Tuesday, 20 September 2005
Imperial I, II, III (Sheraton Imperial Hotel)
Jason Ching, NOAA/ARL, Research Triangle Park, NC; and S. Dupont, S. Burian, T. L. Otte, R. C. Gilliam, and L. Reynolds
We present results from a study testing the new boundary layer parameterization method, the canopy drag approach (DA) which is designed to explicitly simulate the effects of buildings, street and tree canopies on the dynamic, thermodynamic structure and dispersion fields in urban areas. The objective is to provide realistic meteorological and air quality modeling of urban areas. This requires replacing the homogeneity in roughness and dominant land use requirements in current models with parameterizations that are based on actual surface distribution of urban morphological features. For this study, we additionally incorporate actual, within-grid land use variation with an advanced urbanized surface layer (soil-atmosphere) model (SM2-U). The implementation into the NCAR-Penn State Mesoscale Meteorological Model, Version 5 (MM5) is called DA-SM-2U/MM5. Requirements for this system include gridded urban canopy parameterizations (UCP) and a canopy layer structure into the model. For this study, a set of UCPs (combination of vertical profiles and surface values), gridded at 1 km was derived from a set of 3-D high resolution (order 1m) buildings and vegetation data. For our study, the data came from airborne lidar measurements, ancillary data from satellites, high altitude photography, as well as detailed residential, commercial and industrial maps.
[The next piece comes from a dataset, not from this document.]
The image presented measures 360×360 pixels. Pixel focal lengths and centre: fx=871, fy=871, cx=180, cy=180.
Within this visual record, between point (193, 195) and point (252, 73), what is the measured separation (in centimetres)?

Standard, coarse scale MM5 runs were performed at 36,12 and 4 km grid sizes; the latter used as IC/BC for the simulations at 1 km grid size. Both the drag approach (DA-SM2U) and for comparation purposes, the standard, roughness based approach (RA)were utilized. Improved meteorological fields were obtained when actual diurnally varying sea surface temperatures from satellite observations were used in place of the standard method. These multi-scale meteorology fields were used for air quality simulations using the USEPA's Community Multiscale Air Quality (CMAQ) Model. Considerable differences in the transport, in the characterization of the urban heat island and ultimately in the air quality simulations are apparent. The limited sets of observations support the use of the advanced approach.